* _Exercise goal_: Restate the entries below word for word, omitting nothing.

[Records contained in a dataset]
Begin
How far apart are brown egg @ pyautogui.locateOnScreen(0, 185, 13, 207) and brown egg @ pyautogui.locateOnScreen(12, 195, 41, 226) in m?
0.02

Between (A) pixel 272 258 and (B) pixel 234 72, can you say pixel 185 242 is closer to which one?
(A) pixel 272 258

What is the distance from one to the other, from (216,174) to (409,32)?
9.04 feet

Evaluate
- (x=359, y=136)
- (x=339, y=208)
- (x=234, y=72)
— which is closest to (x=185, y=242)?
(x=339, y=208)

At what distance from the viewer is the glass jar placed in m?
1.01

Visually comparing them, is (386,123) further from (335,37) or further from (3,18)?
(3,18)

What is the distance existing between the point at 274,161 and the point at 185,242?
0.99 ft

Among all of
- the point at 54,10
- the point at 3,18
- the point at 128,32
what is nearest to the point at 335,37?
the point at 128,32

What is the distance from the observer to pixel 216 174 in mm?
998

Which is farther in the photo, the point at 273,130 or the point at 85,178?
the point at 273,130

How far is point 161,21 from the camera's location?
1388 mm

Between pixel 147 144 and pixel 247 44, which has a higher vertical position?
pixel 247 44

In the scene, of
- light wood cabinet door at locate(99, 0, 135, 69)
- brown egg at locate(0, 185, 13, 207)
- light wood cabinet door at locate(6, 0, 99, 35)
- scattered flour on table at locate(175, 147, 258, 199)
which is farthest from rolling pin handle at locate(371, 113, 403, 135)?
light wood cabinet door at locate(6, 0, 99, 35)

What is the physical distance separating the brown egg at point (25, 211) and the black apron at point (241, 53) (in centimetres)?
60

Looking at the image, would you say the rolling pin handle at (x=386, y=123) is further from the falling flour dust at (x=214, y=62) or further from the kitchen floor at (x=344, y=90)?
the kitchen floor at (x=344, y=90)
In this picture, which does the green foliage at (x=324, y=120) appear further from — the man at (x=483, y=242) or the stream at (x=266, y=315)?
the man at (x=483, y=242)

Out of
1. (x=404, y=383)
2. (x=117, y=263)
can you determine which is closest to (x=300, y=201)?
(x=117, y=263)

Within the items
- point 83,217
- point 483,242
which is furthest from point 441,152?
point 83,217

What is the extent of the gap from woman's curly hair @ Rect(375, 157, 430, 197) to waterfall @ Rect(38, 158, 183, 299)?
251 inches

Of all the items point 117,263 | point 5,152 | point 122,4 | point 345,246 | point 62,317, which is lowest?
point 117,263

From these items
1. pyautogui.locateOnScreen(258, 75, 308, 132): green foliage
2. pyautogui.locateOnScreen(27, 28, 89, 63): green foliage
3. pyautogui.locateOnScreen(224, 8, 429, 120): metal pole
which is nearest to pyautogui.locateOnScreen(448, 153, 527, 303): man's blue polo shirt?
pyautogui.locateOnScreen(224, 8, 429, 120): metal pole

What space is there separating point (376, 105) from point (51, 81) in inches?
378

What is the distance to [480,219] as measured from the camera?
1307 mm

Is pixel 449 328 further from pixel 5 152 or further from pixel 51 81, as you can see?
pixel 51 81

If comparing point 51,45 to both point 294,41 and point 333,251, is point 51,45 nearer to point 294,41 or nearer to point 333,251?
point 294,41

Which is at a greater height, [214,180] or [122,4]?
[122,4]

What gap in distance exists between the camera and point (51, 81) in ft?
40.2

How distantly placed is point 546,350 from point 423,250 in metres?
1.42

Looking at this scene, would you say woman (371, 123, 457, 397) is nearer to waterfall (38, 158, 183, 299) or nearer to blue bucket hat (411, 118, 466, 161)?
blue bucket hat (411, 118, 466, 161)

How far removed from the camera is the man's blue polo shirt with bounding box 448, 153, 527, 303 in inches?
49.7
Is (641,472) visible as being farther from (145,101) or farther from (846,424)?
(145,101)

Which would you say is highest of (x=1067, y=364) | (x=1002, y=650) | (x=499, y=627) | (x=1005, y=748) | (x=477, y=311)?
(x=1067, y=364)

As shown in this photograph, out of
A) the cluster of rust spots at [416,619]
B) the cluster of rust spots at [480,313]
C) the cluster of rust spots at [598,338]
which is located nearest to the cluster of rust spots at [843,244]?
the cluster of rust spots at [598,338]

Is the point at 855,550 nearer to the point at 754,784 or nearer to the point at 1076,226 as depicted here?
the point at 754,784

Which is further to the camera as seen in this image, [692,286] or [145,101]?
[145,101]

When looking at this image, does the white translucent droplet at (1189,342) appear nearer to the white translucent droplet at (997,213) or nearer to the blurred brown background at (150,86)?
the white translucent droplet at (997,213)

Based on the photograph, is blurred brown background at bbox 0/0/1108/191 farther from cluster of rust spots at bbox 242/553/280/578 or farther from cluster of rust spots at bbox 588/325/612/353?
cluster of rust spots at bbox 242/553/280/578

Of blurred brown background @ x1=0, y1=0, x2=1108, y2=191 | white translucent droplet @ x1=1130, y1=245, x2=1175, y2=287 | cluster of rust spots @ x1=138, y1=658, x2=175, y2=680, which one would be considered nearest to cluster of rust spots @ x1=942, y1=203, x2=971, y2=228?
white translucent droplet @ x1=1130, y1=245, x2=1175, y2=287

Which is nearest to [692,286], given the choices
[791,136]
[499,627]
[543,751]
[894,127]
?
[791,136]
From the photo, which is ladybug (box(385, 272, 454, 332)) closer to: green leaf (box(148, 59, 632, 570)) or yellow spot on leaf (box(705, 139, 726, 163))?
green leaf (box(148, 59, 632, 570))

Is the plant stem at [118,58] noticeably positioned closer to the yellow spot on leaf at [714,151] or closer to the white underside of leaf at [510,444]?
End
* _Finished answer_:
How far apart are brown egg @ pyautogui.locateOnScreen(0, 185, 13, 207) and brown egg @ pyautogui.locateOnScreen(12, 195, 41, 226) in m?
0.02

Between (A) pixel 272 258 and (B) pixel 234 72, can you say pixel 185 242 is closer to which one?
(A) pixel 272 258

What is the distance from one to the other, from (216,174) to (409,32)?
9.04 feet

Evaluate
- (x=359, y=136)
- (x=339, y=208)
- (x=234, y=72)
— which is closest to (x=185, y=242)?
(x=339, y=208)

At what distance from the viewer is the glass jar placed in m?
1.01

Visually comparing them, is (386,123) further from (335,37) or further from (3,18)?
(3,18)

What is the distance existing between the point at 274,161 and the point at 185,242?
0.99 ft

Among all of
- the point at 54,10
- the point at 3,18
- the point at 128,32
what is nearest to the point at 335,37?
the point at 128,32

What is the distance from the observer to pixel 216 174 in mm?
998

Which is farther in the photo, the point at 273,130 or the point at 85,178?
the point at 273,130

How far is point 161,21 from the camera's location?
1388 mm

Between pixel 147 144 and pixel 247 44, which has a higher vertical position?
pixel 247 44

In the scene, of
- light wood cabinet door at locate(99, 0, 135, 69)
- brown egg at locate(0, 185, 13, 207)
- light wood cabinet door at locate(6, 0, 99, 35)
- scattered flour on table at locate(175, 147, 258, 199)
which is farthest from rolling pin handle at locate(371, 113, 403, 135)?
light wood cabinet door at locate(6, 0, 99, 35)

What is the physical distance separating the brown egg at point (25, 211) and the black apron at point (241, 53) (in centimetres)?
60

Looking at the image, would you say the rolling pin handle at (x=386, y=123) is further from the falling flour dust at (x=214, y=62) or further from the kitchen floor at (x=344, y=90)?
the kitchen floor at (x=344, y=90)
In this picture, which does the green foliage at (x=324, y=120) appear further from — the man at (x=483, y=242) or the stream at (x=266, y=315)?
the man at (x=483, y=242)

Out of
1. (x=404, y=383)
2. (x=117, y=263)
can you determine which is closest to (x=300, y=201)?
(x=117, y=263)

Within the items
- point 83,217
- point 483,242
which is furthest from point 441,152?
point 83,217

What is the extent of the gap from woman's curly hair @ Rect(375, 157, 430, 197) to waterfall @ Rect(38, 158, 183, 299)?
251 inches

Of all the items point 117,263 | point 5,152 | point 122,4 | point 345,246 | point 62,317, which is lowest?
point 117,263

From these items
1. pyautogui.locateOnScreen(258, 75, 308, 132): green foliage
2. pyautogui.locateOnScreen(27, 28, 89, 63): green foliage
3. pyautogui.locateOnScreen(224, 8, 429, 120): metal pole
which is nearest to pyautogui.locateOnScreen(448, 153, 527, 303): man's blue polo shirt?
pyautogui.locateOnScreen(224, 8, 429, 120): metal pole

What space is there separating point (376, 105) from point (51, 81) in inches?
378

What is the distance to [480,219] as measured from the camera?
1307 mm

Is pixel 449 328 further from pixel 5 152 or further from pixel 51 81, as you can see?
pixel 51 81

If comparing point 51,45 to both point 294,41 and point 333,251, is point 51,45 nearer to point 294,41 or nearer to point 333,251?
point 294,41

Which is at a greater height, [214,180] or [122,4]?
[122,4]

What gap in distance exists between the camera and point (51, 81) in ft?
40.2

How distantly placed is point 546,350 from point 423,250 in metres?
1.42

Looking at this scene, would you say woman (371, 123, 457, 397) is nearer to waterfall (38, 158, 183, 299) or nearer to blue bucket hat (411, 118, 466, 161)?
blue bucket hat (411, 118, 466, 161)

How far removed from the camera is the man's blue polo shirt with bounding box 448, 153, 527, 303 in inches?
49.7
Is (641,472) visible as being farther from (145,101) or farther from (846,424)?
(145,101)

Which would you say is highest of (x=1067, y=364) | (x=1002, y=650) | (x=499, y=627) | (x=1005, y=748) | (x=477, y=311)?
(x=1067, y=364)

As shown in this photograph, out of
A) the cluster of rust spots at [416,619]
B) the cluster of rust spots at [480,313]
C) the cluster of rust spots at [598,338]
which is located nearest to the cluster of rust spots at [843,244]?
the cluster of rust spots at [598,338]

Is the point at 855,550 nearer to the point at 754,784 or nearer to the point at 1076,226 as depicted here?
the point at 754,784

Which is further to the camera as seen in this image, [692,286] or [145,101]?
[145,101]

When looking at this image, does the white translucent droplet at (1189,342) appear nearer to the white translucent droplet at (997,213) or nearer to the blurred brown background at (150,86)?
the white translucent droplet at (997,213)

Based on the photograph, is blurred brown background at bbox 0/0/1108/191 farther from cluster of rust spots at bbox 242/553/280/578 or farther from cluster of rust spots at bbox 588/325/612/353?
cluster of rust spots at bbox 242/553/280/578

Of blurred brown background @ x1=0, y1=0, x2=1108, y2=191 | white translucent droplet @ x1=1130, y1=245, x2=1175, y2=287 | cluster of rust spots @ x1=138, y1=658, x2=175, y2=680, which one would be considered nearest to cluster of rust spots @ x1=942, y1=203, x2=971, y2=228?
white translucent droplet @ x1=1130, y1=245, x2=1175, y2=287

Which is nearest to [692,286], given the choices
[791,136]
[499,627]
[543,751]
[894,127]
?
[791,136]
From the photo, which is ladybug (box(385, 272, 454, 332)) closer to: green leaf (box(148, 59, 632, 570)) or yellow spot on leaf (box(705, 139, 726, 163))?
green leaf (box(148, 59, 632, 570))

Is the plant stem at [118,58] noticeably positioned closer to the yellow spot on leaf at [714,151] or closer to the white underside of leaf at [510,444]?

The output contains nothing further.